Actually, she added after a short pause, there’s something else she wishes for most of all. 

But the only thing General Motors is offering her -- and others who lost loved ones to a faulty part that it could have fixed a decade ago for a tiny fraction of the billions of dollars it’s about to pay out -- is money.

On the other hand, many families never even thought they’d get that.

In the days since GM’s compensation plan for deaths and injuries caused by faulty ignition switches was announced, victims’ relatives and lawyers have been almost universally critical. Some want the eligibility or documentation requirements to be more lenient. Some want GM to pay more as punishment for its negligence. Some want more answers.

Ken Feinberg, a lawyer who has repeatedly taken on the unenviable job of calculating human lives in terms of dollars and cents, said he wasn’t hired to punish GM. If that’s what you want, go ahead and sue, he said. Many already have, and more are certain to do so soon.

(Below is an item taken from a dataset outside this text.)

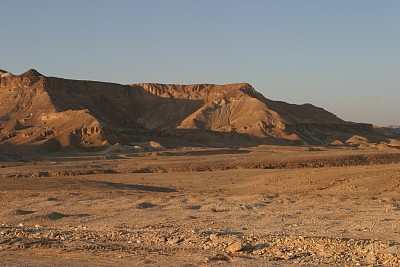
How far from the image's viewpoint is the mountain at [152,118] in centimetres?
9119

For more answers, families may have to depend on the Justice Department or Congress, both of which are in the midst of investigations. GM could wind up paying the same sort of fine as Toyota Motor Corp., which forked over $1.2 billion a few months ago for hiding sudden-acceleration problems. Some members of Congress have said they think criminal charges are possible.

But if money will help, GM is offering a lot of it. Feinberg said payouts will start at a million dollars for each death and that many would be substantially more, based on medical costs, lost wages and other factors.

Feinberg readily acknowledges that a check doesn’t replace a lost life. In some cases, though, GM’s compensation can significantly improve the lives of families who long ago began moving on from their tragedies, never suspecting until now that GM owed them anything. For them, Feinberg is offering a windfall out of the blue -- albeit one they’d trade in an instant to get back the life that was lost.

I’ve spoken with several families who never sued GM because they had no evidence that they should have, or because they didn’t think they could win. Some of them didn’t even know about the recall, or that it was related to their loss, until I called. I talked to a driver who was severely injured and settled with GM year ago, and who was surprised that he might be given more.

Some families paid large medical bills. Some may have gone deep into debt or even into bankruptcy as a result.

In none of those cases will a check for $2.2 million, or $4 million, or $5.1 million -- all examples that Feinberg cited as possible payouts, depending on a person’s income, age and family situation -- undo the damage caused by a poorly designed, two-inch-long plastic part that cost a few dollars to make.

“If I could turn back the clock, I would. But I can’t,” GM CEO Mary Barra told NBC’s Matt Lauer last week. “So what I want to do is make sure we create the right systems and processes and have the right people that this never happens again.”

Money and that sort of promise may not be enough for many families. But will anything?

“People say, ‘Well, what will satisfy you?’” Chansuthus told me. “I don’t know. Having my daughter back, but that can’t happen. There’s just no happy ending to this story.”